Principle No. 2: Conduct and Accountability

All SCA members shall treat everyone with dignity and respect, and shall adhere to zero tolerance against all forms of discrimination and harassment.  Members shall not engage in illegal or unethical behavior, but instead shall foster a supportive and safe working environment.  Members shall adopt a preservation ethic and avoid activities that enhance the commercial value of archaeological objects. Members shall respect intellectual property and confidentiality of information from the archaeological record.

Principle No. 3:  Descendant Communities

All SCA members shall commit to meaningful consultation in good faith with descendant communities with the goal of establishing working relationships that can be beneficial to all parties involved.  Members shall respect confidentiality of sensitive information and items of cultural patrimony. Where such information or access to items has been provided, members shall obtain permission prior to sharing in any format and credit the source. 

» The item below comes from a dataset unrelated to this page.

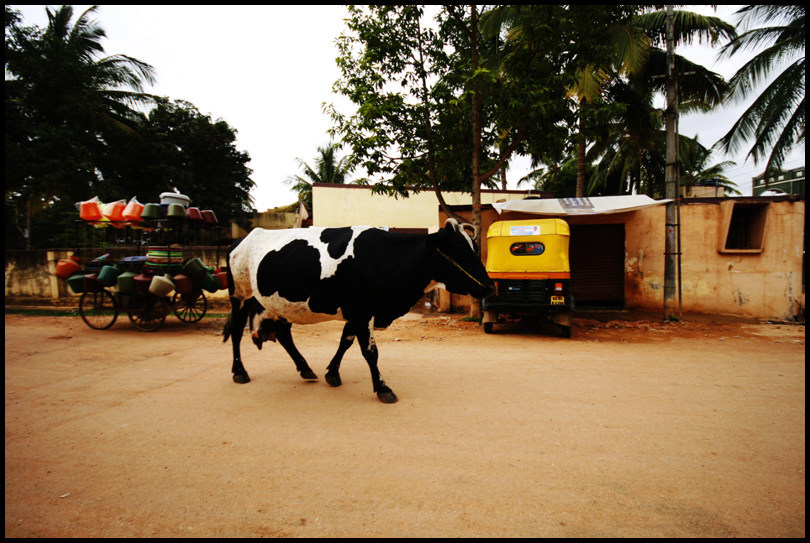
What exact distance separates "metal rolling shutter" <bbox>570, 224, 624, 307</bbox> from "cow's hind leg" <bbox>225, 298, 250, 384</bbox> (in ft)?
29.6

Principle No. 4: Public Engagement

SCA members have a responsibility to share results of studies with the public in an accessible format within a reasonable timeframe, while maintaining confidentiality of sensitive information, being respectful of the concerns of descendent communities, and maintaining compliance with regulatory statutes and legal agreements.  Members should undertake to: 1) enlist public support for the stewardship of the archaeological record; 2) explain and promote the use of archaeological methods and techniques in understanding human behavior and culture; and 3) communicate archaeological interpretations of the past.

Ethical Code of Conduct

Professional Conduct

  • Give credit to colleagues in written and verbal communications; cite all sources accurately and do not plagiarize.
  • Communicate and cooperate with archaeologists working in the same area of study.
  • Be objective and respectful in peer reviews.
  • Do not discredit others’ work for personal gain or vengeance.
  • Avoid conflicts of interest.
  • Maintain proficiency regarding professional practices, including regional and site-specific contexts, and be informed about advancements in research questions and methods.
  • Involve appropriate museums and cultural centers in the educational analysis, display, and long-term care of cultural collections.
  • Obtain all necessary permits and permission from land owners/managers prior to conducting field work.

Descendant Communities

  • Conduct meaningful consultation with appropriate representatives of descendant communities on appropriate treatment of sites of religious, ceremonial, or social significance in all phases of archaeological research and resource management.
  • Support the rights of descendant communities to practice their ceremonial traditions at desired locations, as appropriate.
  • Comply with procedures specified in state and federal law regarding the discovery of Native American human remains.

Archaeological Record

  • Do not conduct unwarranted archaeological excavations.
  • Do not engage in or be complicit with illicit export or import and/or sale of cultural property.
  • Do not subvert legal procedures for the preservation of archaeological resources.
  • Prepare a research design and work plan before conducting any archaeological fieldwork.
  • Prepare for curation prior to field investigations.
  • Make arrangements for security at all open excavation sites where vandalism is possible.
  • Do not destroy entire upper cultural strata to expedite the examination of lower levels.
  • Do not collect or excavate archaeological resources for the sole purpose of teaching field techniques.
  • Maintain provenience records and narratives of field work and analysis.
  • Assess site eligibility objectively referencing best available information.
  • Maintain confidentiality of site locations and any other sensitive information.
  • Submit study reports to the appropriate California Historical Resources Information System Regional Information Center in a timely manner.
  • Write excavation summaries within five years of completion of fieldwork.